A 10-year-old girl is on the mend after she narrowly escaped from an alligator's clutches.
Juliana Ossa was sitting in a swim area at Lake Mary Jane in Orange County, Florida, when the gator grabbed hold of her leg with its jaws, according to WPIX. Juliana said that she tried hitting the nearly 9-foot-long creature to get it to release her, but that didn't work.
Juliana said she then remembered safety tips she learned at the nearby Gatorland alligator park.
"I used what they taught me at Gatorland, so I put my two fingers up its nostrils and it couldn't breathe and had to breathe from its mouth and then let my leg out," said the girl, according to Inside Edition. "The gator didn't do anything because he was too busy biting my leg and too busy with his claws in the sand.
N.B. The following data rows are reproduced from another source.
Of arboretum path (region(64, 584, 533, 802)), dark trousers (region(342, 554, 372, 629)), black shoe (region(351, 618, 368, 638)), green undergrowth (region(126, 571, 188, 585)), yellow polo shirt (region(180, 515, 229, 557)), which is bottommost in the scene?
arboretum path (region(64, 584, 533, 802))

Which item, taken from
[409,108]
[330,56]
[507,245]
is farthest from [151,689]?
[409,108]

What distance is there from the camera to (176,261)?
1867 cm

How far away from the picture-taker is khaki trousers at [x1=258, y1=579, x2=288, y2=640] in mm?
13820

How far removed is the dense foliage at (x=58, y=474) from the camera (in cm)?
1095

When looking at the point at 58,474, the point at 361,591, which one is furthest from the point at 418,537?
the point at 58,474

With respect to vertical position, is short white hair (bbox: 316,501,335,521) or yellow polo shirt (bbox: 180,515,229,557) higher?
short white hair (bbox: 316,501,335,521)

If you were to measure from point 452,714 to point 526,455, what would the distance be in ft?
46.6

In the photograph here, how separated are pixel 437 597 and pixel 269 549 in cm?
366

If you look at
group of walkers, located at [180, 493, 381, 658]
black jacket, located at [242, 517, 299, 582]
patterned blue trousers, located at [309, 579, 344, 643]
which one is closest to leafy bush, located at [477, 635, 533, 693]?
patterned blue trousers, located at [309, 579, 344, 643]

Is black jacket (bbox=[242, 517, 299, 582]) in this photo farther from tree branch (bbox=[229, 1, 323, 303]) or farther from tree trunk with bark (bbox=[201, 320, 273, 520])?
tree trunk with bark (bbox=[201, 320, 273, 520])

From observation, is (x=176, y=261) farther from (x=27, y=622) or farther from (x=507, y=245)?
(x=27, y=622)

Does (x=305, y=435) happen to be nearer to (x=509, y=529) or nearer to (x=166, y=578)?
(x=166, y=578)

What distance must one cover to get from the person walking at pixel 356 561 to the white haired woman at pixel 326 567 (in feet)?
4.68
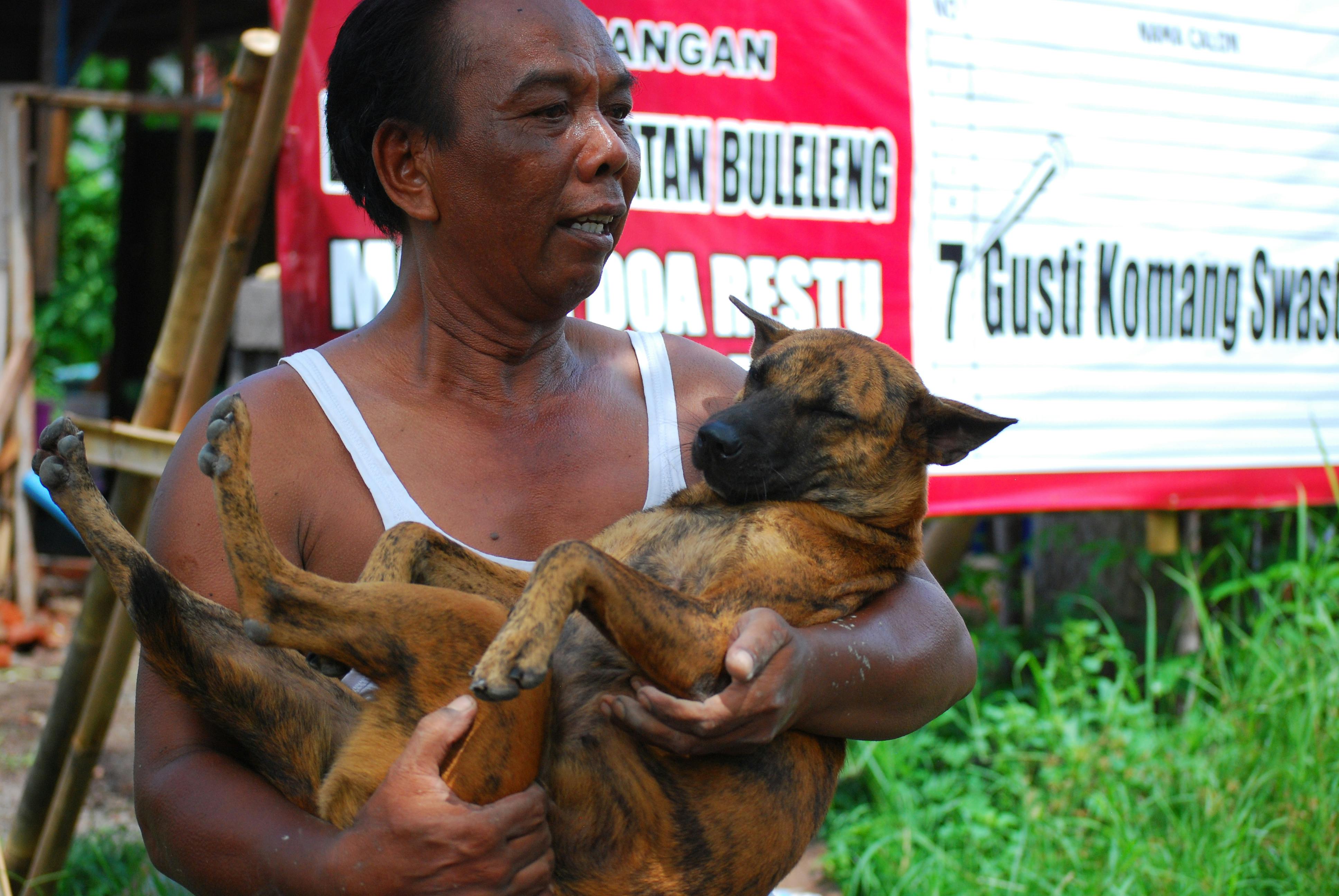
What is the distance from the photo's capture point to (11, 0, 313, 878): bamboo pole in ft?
9.87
He didn't have any attack moves to take out my fingers."
Juliana says she pried the reptile's mouth open to get her leg out, though some have doubted that a young girl could have forced open the jaws of a creature that can clamp down with 1,000 pounds of force, according to The New York Times.
Alligator bite force expert Gregory Erickson said that it was "very unlikely" the girl could have pulled the gator's mouth open. "If that alligator wanted to hold on, not much could have stopped it," said Erickson.
He added that it was more likely that the gator couldn't find a good angle to bite down on Juliana's leg, allowing her to free herself.
Either way, the girl's remarkable escape has made headlines across the U.S. Tim Williams of Gatorland called Juliana's bravery "incredible."
"At 10 years old, to have that much wherewithal to do what she did is incredible," Williams said. "We are so proud of her that she got out of there with as little damage as she got."
"To get an animal with the strongest bite on the planet to let go of you is a miracle," said Gatorland spokesman Donald Aldarelli. "I'm just so happy that she heard it here."
The gator that attacked Juliana was later caught and killed by George Walrath, who runs a company for managing alligators in the area. Walrath said spring and early summer are the most active times for gators, noting he had caught between 25 and 35 of the animals this season already.
According to expert Jordan Munns, if you are being attacked by a gator, the best course of action is to poke the animal in the ear or eye while making as much noise as you can.
"Gators are afraid of humans," explained Munns. "If you are screaming and making as much scene as possible while doing these things, there is a good chance the alligator is going to [think]: 'I am used to eating things that don't fight back,' and let go of you."
Juliana is reported to be recovering after she got stitches for her injuries. Officials with the park have closed the waterfront for the week as a precaution to prevent further attacks.